## begin Excerpted passage

When I was a child the only people with their own telephone were doctors, solicitors and the like; the rest used public call boxes, the red ones*. Gradually phones became more common. The heavy, black ones, with the bell that mobile phones now impersonate, were the only ones on offer. Usually they had a rotating dial, but when I first moved to rural Devon in 1972, the operator at the small exchange was contacted directly on lifting the handset, and the (three digit) number requested. At the same time the ‘party line’ existed; the same incoming telephone line was shared by neighbours as it was cheaper, but had the disadvantage that both parties could not use the phone at the same time. With improvements in electronics and plastics, phones got smaller and cheaper. One particular type was the ‘trimphone’ which was a must-have from Post Office Telephones (the nationalised company which became British Telecom [BT] when it was privatised). The trimphone had a squared unit with a tiny, light handset with a peculiar warbling ringtone, which the mischievous tried to imitate. As I pen this in 2014 most home phones are cordless and in every room, but many homes no longer have a fixed phone line

The breakthrough came when phones became ‘mobile’. Initially this involved carrying a large box with a large battery, but as time moved on, they moved through being the size of a brick to as small as the human hand can cope with. Some adults still shun the ‘mobile’ but even the smallest child now demands a ‘smartphone’ which has internet, email, music playing facilities and apps beyond number.

## end Excerpted passage
## begin Information shown

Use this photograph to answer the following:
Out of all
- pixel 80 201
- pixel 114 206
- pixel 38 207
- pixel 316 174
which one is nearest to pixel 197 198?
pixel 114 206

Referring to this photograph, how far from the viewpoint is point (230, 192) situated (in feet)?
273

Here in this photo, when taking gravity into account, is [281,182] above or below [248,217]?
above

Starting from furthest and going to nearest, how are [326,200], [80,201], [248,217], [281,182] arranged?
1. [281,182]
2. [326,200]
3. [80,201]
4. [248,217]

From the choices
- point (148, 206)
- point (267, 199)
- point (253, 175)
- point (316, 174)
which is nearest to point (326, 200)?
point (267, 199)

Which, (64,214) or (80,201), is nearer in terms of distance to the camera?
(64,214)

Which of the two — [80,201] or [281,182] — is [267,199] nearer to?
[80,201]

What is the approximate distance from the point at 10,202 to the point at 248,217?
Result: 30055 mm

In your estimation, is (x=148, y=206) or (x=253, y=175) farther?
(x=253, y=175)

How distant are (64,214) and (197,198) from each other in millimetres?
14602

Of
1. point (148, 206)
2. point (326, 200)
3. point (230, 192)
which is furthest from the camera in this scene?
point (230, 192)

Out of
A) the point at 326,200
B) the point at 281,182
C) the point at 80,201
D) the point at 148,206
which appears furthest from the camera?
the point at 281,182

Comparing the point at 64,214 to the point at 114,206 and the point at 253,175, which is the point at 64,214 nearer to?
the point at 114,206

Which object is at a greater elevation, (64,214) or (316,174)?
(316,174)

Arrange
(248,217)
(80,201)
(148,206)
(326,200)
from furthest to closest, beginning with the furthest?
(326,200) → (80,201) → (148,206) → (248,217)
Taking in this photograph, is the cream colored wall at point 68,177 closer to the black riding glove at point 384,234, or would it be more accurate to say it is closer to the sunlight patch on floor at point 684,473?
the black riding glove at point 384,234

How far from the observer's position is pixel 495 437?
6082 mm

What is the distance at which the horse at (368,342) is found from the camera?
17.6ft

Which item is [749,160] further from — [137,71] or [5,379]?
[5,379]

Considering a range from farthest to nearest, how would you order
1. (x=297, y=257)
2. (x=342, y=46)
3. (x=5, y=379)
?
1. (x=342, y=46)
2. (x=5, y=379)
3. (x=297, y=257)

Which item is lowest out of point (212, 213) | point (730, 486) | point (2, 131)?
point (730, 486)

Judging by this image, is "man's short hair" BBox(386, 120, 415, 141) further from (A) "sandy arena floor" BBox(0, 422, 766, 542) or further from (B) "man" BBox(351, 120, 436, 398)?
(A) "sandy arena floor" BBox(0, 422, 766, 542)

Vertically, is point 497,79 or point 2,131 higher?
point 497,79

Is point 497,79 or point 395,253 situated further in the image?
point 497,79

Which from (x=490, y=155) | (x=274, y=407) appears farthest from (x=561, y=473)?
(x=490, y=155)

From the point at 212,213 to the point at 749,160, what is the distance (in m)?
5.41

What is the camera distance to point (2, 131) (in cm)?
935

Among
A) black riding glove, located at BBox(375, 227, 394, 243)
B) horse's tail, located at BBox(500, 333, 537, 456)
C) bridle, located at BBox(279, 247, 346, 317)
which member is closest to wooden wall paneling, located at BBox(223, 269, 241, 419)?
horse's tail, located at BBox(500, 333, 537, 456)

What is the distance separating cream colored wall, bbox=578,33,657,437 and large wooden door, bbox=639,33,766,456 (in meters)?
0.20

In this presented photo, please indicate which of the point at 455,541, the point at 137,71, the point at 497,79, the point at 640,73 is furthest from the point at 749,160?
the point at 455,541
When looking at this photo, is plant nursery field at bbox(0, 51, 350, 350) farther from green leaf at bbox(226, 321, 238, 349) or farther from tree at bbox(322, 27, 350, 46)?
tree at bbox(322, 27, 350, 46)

## end Information shown

• [Given task A]:
In the telephone passage, condense the paragraph beginning "The breakthrough came when phones became 'mobile'" into a short bulleted list that keeps its main facts.
• [Given task B]:
Extend the telephone passage with a further paragraph that picks up after its final sentence.
The rows come from a different source than the telephone passage.

• [Exercise answer A]:
- The breakthrough was phones becoming "mobile."
- Early mobiles meant carrying a large box with a large battery.
- Over time they shrank from the size of a brick to as small as the human hand can cope with.
- Some adults still avoid mobiles.
- Even the smallest child now demands a smartphone with internet, email, music playing and countless apps.

• [Exercise answer B]:
*Phone calls made from the old red boxes had no time limit. For 2d (1p) you could talk all night, if someone ‘out of patience’ didn’t bang on the glass door to tell you to ‘hurry-up’. The coins were inserted in a slot and the number dialled. On hearing the voice at the other end, a button marked ‘A’ was pressed and you could start talking. If there was no answer the Button-B was pressed and your coins were returned. The system changed to fixed-time calls, but if you were skilled, you could tap out the phone number on the ‘rest’ buttons and get through for free, so I’m told’.